I became engrossed in Mitchell’s drawings while browsing the book—they’re vivid, intimate—but her handwritten lyrics and poems are just as revelatory. It’s hard not to think about art-making of any kind as an alchemical process, in which feelings and experiences go in and something else comes out. Whatever happens in between is mysterious, if not sublime: suddenly, an ordinary sensation is made beautiful. Our most profound writers do this work with ease, or at least appear to. Mitchell’s lyrics are never overworked or self-conscious, and she manages to be precise in her descriptions while remaining ambiguous about what’s right and what’s wrong; in her songs, the cures and the diseases are sometimes indistinguishable. She often characterizes romantic love as a kind of sublime balm—as the best way to dull the blues of living—but she is endlessly frank about its limitations and challenges. She is also funny and weird and playful, tinkering with language, pressing further into an image or scene. In “Matalla Moon”—named after a series of Neolithic sandstone caves on the Greek island of Crete, which Mitchell also writes about in her song “Carey”—she ends with a goofy, mischievous verse:
The asshole has me sleeping on the floor
All night small thieves run in and out the door
Rip us off for cheese
And all the dayold beanstew
They can score
I wondered how Mitchell went about turning those feelings—of gratitude, of ache, of displacement—into music, and if there are ever times in her life when she wished she might have been a little less tapped into them. Vulnerability can be generative, even therapeutic, but it can be scary, too. “At the beginning, I was a bit afraid that I was being too open,” she admitted. “Mostly it was the men around me, the other singer-songwriters that made me feel that way. You know, ‘Save something of yourself, Joni.’ Because they would never dare be that open, they made me feel slightly ashamed. But, as time rolls on and I get the feedback from the people who enjoyed the work, who saw themselves in it, I realized that anything that I felt was pretty universal, and so there was no real risk taken in baring my soul the way I did.”
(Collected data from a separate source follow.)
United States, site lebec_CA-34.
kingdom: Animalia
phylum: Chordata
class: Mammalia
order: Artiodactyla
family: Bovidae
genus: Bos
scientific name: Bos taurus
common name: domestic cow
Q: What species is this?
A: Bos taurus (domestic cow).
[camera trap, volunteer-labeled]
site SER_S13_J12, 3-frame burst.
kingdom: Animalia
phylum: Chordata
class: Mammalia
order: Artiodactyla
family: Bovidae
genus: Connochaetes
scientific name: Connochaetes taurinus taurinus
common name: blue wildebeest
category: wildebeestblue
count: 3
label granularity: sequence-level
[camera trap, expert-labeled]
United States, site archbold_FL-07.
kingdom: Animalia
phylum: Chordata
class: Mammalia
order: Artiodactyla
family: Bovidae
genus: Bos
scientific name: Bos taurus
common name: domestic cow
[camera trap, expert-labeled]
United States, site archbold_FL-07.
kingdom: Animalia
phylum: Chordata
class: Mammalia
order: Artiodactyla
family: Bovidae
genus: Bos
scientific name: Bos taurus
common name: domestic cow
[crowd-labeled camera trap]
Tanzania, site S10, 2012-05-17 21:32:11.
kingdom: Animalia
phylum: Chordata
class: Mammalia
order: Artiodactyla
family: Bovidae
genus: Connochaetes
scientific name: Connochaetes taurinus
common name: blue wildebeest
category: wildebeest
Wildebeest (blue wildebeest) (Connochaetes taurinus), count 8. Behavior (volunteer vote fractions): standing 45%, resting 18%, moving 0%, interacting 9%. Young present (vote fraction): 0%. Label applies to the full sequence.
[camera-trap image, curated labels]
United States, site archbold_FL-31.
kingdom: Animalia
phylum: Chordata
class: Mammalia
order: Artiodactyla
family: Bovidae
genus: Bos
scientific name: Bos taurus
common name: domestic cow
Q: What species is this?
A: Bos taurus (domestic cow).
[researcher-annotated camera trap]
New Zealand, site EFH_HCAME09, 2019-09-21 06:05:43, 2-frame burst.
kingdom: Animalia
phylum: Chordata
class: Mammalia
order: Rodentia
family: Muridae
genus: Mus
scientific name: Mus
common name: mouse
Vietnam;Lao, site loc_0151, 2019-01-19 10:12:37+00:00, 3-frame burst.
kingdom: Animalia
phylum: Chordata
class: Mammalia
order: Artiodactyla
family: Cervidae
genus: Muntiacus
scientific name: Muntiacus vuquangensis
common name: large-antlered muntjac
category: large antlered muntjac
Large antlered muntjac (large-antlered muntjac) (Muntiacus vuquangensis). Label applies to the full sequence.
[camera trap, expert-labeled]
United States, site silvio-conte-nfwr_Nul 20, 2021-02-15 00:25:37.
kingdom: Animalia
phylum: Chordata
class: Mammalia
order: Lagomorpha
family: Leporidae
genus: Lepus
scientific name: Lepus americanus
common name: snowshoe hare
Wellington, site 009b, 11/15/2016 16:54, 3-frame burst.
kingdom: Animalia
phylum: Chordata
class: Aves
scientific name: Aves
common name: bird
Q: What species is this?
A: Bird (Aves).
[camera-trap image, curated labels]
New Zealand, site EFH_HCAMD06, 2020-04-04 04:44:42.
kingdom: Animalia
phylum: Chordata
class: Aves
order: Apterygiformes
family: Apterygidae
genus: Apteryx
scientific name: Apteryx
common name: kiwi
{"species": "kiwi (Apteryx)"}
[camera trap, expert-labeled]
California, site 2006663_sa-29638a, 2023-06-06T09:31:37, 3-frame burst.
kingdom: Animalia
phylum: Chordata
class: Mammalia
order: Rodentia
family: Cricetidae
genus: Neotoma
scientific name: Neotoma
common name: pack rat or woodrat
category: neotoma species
A handful of young and successful pop singers—Harry Styles, Taylor Swift, Lana Del Rey—have released music that is either explicitly indebted to Mitchell’s discography or shares its spirit and intention. Her particular poetry has trickled down in extraordinary ways. “Morning Glory on the Vine” feels like an extension of Mitchell’s already considerable reach—it’s a way of better understanding what she found beautiful, and worth holding onto. It is also a reassuring, almost palliative object on its own: these drawings and writings, arranged so artfully and carefully, feel like an anchor in an increasingly unsteady world. They worked that way for Mitchell, and now she hopes they’ll work that way for us.